▸ **Instrucciones**: Transcriba literalmente el fragmento del texto sobre el auge del autoritarismo que va desde "Hoy estamos viviendo" hasta "una idea absurda.", ambos incluidos.

▸ **Texto**:
Roma era un sueño


Darío Jovel_ Perfil Casi literalLos liderazgos del mundo parecen tener una tendencia peligrosa hacia el autoritarismo. La globalización enriqueció a muchos países y regiones completas como Asia Pacifico hicieron de las ventajas comparativas un camino hacia la prosperidad. El mundo avanzó de tal forma que los ciudadanos chinos pasaron de morir de hambre a tener niveles de vida similares o incluso mejores que los de Latinoamérica en menos de medio siglo.

Uno podría pensar —como en efecto muchos lo hicieron— que la caída de la Unión Soviética, el fin del socialismo en Europa y el fin de la Guerra Fría les pondría punto final a los extremismos en el mundo. Tanto fue el entusiasmo que un politólogo de apellido japonés, pero nacido en los Estados Unidos, llegó a anunciar «el fin de la historia». La realidad fue mucho más amarga.

El siglo XXI ya ha dejado en claro que ese fin de la historia está lejos, que aquellos que hablaban de que el final de la Guerra Fría era el génesis para la paz perpetua fueron igual o más idealistas que aquel presidente estadounidense que juraba que la Primera Guerra Mundial sería «la guerra que pondría fin a todas las guerras», cuando solo veinte años después hubo una diez veces peor.

Hoy estamos viviendo otra guerra a gran escala en Europa gracias a la invasión rusa a Ucrania con tanques, cazas de combate y artillería pesada; un intento de mover las fronteras europeas que habían quedado selladas con sangre y fuego luego de la Segunda Guerra Mundial y que hace unos meses hubiera sido una idea absurda.

▸ **Extracto de datos**:
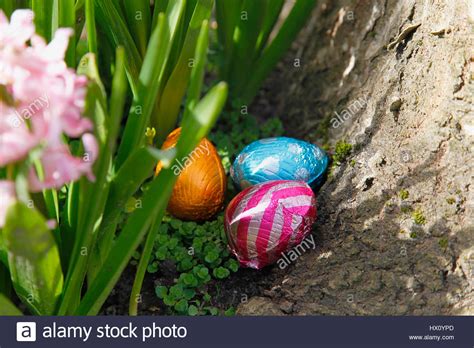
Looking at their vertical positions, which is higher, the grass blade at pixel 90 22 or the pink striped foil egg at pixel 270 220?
the grass blade at pixel 90 22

▸ **Solución del ejercicio**:
Hoy estamos viviendo otra guerra a gran escala en Europa gracias a la invasión rusa a Ucrania con tanques, cazas de combate y artillería pesada; un intento de mover las fronteras europeas que habían quedado selladas con sangre y fuego luego de la Segunda Guerra Mundial y que hace unos meses hubiera sido una idea absurda.